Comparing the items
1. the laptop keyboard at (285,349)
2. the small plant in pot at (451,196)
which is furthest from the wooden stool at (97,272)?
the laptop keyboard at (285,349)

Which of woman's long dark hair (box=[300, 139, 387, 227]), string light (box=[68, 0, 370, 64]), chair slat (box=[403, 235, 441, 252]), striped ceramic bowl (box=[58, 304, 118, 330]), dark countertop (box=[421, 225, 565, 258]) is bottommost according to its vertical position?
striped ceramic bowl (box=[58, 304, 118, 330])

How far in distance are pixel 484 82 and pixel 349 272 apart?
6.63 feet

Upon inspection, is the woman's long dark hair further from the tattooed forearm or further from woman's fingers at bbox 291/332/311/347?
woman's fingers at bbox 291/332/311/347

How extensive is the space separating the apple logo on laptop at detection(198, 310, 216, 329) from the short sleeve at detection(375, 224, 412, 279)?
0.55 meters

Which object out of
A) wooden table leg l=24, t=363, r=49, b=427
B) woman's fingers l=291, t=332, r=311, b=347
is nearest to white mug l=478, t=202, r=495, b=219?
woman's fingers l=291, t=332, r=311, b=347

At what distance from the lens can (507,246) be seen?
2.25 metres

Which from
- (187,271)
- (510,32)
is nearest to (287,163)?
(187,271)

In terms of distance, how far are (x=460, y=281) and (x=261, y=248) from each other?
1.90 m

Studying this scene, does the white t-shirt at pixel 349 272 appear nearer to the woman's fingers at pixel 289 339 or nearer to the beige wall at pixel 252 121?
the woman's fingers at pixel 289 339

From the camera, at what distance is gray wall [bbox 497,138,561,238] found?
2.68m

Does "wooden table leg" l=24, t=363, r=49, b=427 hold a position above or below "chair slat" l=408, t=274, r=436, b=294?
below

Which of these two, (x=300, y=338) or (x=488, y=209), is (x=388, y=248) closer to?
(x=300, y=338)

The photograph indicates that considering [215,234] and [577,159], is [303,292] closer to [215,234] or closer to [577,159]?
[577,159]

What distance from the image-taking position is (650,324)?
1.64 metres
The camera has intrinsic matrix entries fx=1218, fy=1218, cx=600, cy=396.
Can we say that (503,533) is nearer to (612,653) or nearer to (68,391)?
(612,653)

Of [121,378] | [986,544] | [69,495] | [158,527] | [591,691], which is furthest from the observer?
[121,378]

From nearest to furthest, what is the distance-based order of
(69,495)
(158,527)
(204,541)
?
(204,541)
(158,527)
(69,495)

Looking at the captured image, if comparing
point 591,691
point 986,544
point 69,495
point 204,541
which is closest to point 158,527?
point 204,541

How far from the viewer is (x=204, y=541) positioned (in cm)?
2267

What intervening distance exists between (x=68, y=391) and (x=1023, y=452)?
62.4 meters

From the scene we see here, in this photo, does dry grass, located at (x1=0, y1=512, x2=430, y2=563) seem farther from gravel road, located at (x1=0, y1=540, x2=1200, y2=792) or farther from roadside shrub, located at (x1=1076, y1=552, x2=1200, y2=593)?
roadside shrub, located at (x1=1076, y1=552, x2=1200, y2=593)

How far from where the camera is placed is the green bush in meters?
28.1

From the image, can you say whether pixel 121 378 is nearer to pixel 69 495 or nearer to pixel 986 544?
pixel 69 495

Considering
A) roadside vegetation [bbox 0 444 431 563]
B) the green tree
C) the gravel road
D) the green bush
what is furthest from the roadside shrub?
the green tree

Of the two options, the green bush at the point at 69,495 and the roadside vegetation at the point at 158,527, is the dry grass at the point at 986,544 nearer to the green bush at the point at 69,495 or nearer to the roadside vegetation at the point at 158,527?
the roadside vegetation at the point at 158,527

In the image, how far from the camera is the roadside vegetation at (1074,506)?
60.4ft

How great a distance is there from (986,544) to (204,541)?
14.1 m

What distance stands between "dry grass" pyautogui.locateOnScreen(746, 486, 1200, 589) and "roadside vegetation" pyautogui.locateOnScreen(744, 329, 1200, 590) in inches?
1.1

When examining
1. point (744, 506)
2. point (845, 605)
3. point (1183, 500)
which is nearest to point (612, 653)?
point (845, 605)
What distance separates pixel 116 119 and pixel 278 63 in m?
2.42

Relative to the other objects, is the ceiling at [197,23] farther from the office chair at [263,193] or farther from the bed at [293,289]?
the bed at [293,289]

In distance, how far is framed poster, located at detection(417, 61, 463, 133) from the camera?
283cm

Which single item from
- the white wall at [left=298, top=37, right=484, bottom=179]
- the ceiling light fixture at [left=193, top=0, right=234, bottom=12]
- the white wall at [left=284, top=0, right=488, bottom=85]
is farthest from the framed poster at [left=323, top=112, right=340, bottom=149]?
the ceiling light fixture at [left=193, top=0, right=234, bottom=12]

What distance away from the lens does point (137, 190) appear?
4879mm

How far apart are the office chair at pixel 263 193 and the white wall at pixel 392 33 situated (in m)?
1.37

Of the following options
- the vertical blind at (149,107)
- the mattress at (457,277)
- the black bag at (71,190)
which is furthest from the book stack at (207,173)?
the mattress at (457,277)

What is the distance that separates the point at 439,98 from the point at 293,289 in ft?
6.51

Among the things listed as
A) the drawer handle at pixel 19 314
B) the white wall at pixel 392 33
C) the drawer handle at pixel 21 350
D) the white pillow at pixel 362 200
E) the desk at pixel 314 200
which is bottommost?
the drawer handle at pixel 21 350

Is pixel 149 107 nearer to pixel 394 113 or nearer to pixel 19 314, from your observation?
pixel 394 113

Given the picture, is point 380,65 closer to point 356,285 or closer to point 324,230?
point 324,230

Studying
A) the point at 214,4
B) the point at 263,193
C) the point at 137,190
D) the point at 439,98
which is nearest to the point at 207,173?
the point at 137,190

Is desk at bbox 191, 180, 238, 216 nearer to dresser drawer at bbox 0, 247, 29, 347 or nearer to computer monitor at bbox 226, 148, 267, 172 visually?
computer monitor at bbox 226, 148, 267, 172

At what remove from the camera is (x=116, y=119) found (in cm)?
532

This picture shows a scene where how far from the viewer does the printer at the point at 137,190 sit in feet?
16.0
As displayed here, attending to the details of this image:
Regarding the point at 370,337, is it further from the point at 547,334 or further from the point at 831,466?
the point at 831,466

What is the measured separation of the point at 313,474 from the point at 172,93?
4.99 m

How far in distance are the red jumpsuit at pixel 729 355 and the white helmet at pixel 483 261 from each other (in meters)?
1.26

——————————

*TASK OBJECTIVE*. Copy the material above back out, exactly as written.

*WRITTEN RESPONSE*.
Comparing the items
1. the laptop keyboard at (285,349)
2. the small plant in pot at (451,196)
which is furthest from the wooden stool at (97,272)?
the laptop keyboard at (285,349)

Which of woman's long dark hair (box=[300, 139, 387, 227]), string light (box=[68, 0, 370, 64]), chair slat (box=[403, 235, 441, 252]), striped ceramic bowl (box=[58, 304, 118, 330]), dark countertop (box=[421, 225, 565, 258]) is bottommost according to its vertical position?
striped ceramic bowl (box=[58, 304, 118, 330])

How far in distance are pixel 484 82 and pixel 349 272 apart?
6.63 feet

Upon inspection, is the woman's long dark hair further from the tattooed forearm or further from woman's fingers at bbox 291/332/311/347?
woman's fingers at bbox 291/332/311/347

How extensive is the space separating the apple logo on laptop at detection(198, 310, 216, 329) from the short sleeve at detection(375, 224, 412, 279)?
0.55 meters

Which object out of
A) wooden table leg l=24, t=363, r=49, b=427
B) woman's fingers l=291, t=332, r=311, b=347
is nearest to white mug l=478, t=202, r=495, b=219?
woman's fingers l=291, t=332, r=311, b=347

At what distance from the lens can (507,246) be seen?
2.25 metres

Which from
- (187,271)
- (510,32)
is nearest to (287,163)?
(187,271)

In terms of distance, how far are (x=460, y=281) and (x=261, y=248) from each other?
1.90 m

Studying this scene, does the white t-shirt at pixel 349 272 appear nearer to the woman's fingers at pixel 289 339 or nearer to the beige wall at pixel 252 121?
the woman's fingers at pixel 289 339

From the camera, at what distance is gray wall [bbox 497,138,561,238] found?
2.68m

Does "wooden table leg" l=24, t=363, r=49, b=427 hold a position above or below "chair slat" l=408, t=274, r=436, b=294?
below

Which of these two, (x=300, y=338) or (x=488, y=209), is (x=388, y=248) closer to?
(x=300, y=338)

The photograph indicates that considering [215,234] and [577,159], is [303,292] closer to [215,234] or closer to [577,159]?
[577,159]

What distance from the image-taking position is (650,324)?
1.64 metres
The camera has intrinsic matrix entries fx=1218, fy=1218, cx=600, cy=396.
Can we say that (503,533) is nearer to (612,653) or nearer to (68,391)?
(612,653)

Of [121,378] | [986,544] | [69,495] | [158,527] | [591,691], which is furthest from the observer?
[121,378]

From nearest to furthest, what is the distance-based order of
(69,495)
(158,527)
(204,541)
?
(204,541)
(158,527)
(69,495)

Looking at the captured image, if comparing
point 591,691
point 986,544
point 69,495
point 204,541
which is closest to point 158,527?
point 204,541

How far from the viewer is (x=204, y=541) positioned (in cm)?
2267

What intervening distance exists between (x=68, y=391) and (x=1023, y=452)?
62.4 meters

From the scene we see here, in this photo, does dry grass, located at (x1=0, y1=512, x2=430, y2=563) seem farther from gravel road, located at (x1=0, y1=540, x2=1200, y2=792) or farther from roadside shrub, located at (x1=1076, y1=552, x2=1200, y2=593)?
roadside shrub, located at (x1=1076, y1=552, x2=1200, y2=593)

How far from where the camera is placed is the green bush in meters?
28.1

From the image, can you say whether pixel 121 378 is nearer to pixel 69 495 or nearer to pixel 986 544?
pixel 69 495

Considering
A) roadside vegetation [bbox 0 444 431 563]
B) the green tree
C) the gravel road
D) the green bush
what is furthest from the roadside shrub?
the green tree

Of the two options, the green bush at the point at 69,495 and the roadside vegetation at the point at 158,527, is the dry grass at the point at 986,544 nearer to the green bush at the point at 69,495 or nearer to the roadside vegetation at the point at 158,527?
the roadside vegetation at the point at 158,527

In the image, how far from the camera is the roadside vegetation at (1074,506)?
60.4ft

How great a distance is there from (986,544) to (204,541)?
14.1 m

What distance stands between "dry grass" pyautogui.locateOnScreen(746, 486, 1200, 589) and "roadside vegetation" pyautogui.locateOnScreen(744, 329, 1200, 590) in inches?
1.1

When examining
1. point (744, 506)
2. point (845, 605)
3. point (1183, 500)
which is nearest to point (612, 653)?
point (845, 605)
What distance separates pixel 116 119 and pixel 278 63 in m?
2.42

Relative to the other objects, is the ceiling at [197,23] farther from the office chair at [263,193] or farther from the bed at [293,289]?
the bed at [293,289]

In distance, how far is framed poster, located at detection(417, 61, 463, 133) from the camera?
283cm

Which single item from
- the white wall at [left=298, top=37, right=484, bottom=179]
- the ceiling light fixture at [left=193, top=0, right=234, bottom=12]
- the white wall at [left=284, top=0, right=488, bottom=85]
is farthest from the framed poster at [left=323, top=112, right=340, bottom=149]?
the ceiling light fixture at [left=193, top=0, right=234, bottom=12]

What distance away from the lens does point (137, 190) appear?
4879mm

How far apart are the office chair at pixel 263 193 and the white wall at pixel 392 33 situated (in m)?
1.37

Of the following options
- the vertical blind at (149,107)
- the mattress at (457,277)
- the black bag at (71,190)
which is furthest from the book stack at (207,173)?
the mattress at (457,277)

What is the distance that separates the point at 439,98 from the point at 293,289 in ft?
6.51

Among the things listed as
A) the drawer handle at pixel 19 314
B) the white wall at pixel 392 33
C) the drawer handle at pixel 21 350
D) the white pillow at pixel 362 200
E) the desk at pixel 314 200
which is bottommost?
the drawer handle at pixel 21 350

Is pixel 149 107 nearer to pixel 394 113 or nearer to pixel 19 314, from your observation?
pixel 394 113

Given the picture, is point 380,65 closer to point 356,285 or closer to point 324,230?
point 324,230

Studying
A) the point at 214,4
B) the point at 263,193
C) the point at 137,190
D) the point at 439,98
which is nearest to the point at 207,173?
the point at 137,190

Is desk at bbox 191, 180, 238, 216 nearer to dresser drawer at bbox 0, 247, 29, 347 or nearer to computer monitor at bbox 226, 148, 267, 172 visually?
computer monitor at bbox 226, 148, 267, 172

At what remove from the camera is (x=116, y=119) found (in cm)?
532

This picture shows a scene where how far from the viewer does the printer at the point at 137,190 sit in feet?
16.0
As displayed here, attending to the details of this image:
Regarding the point at 370,337, is it further from the point at 547,334 or further from the point at 831,466?
the point at 831,466

What is the measured separation of the point at 313,474 from the point at 172,93?
4.99 m

How far in distance are the red jumpsuit at pixel 729 355 and the white helmet at pixel 483 261 from each other (in meters)?
1.26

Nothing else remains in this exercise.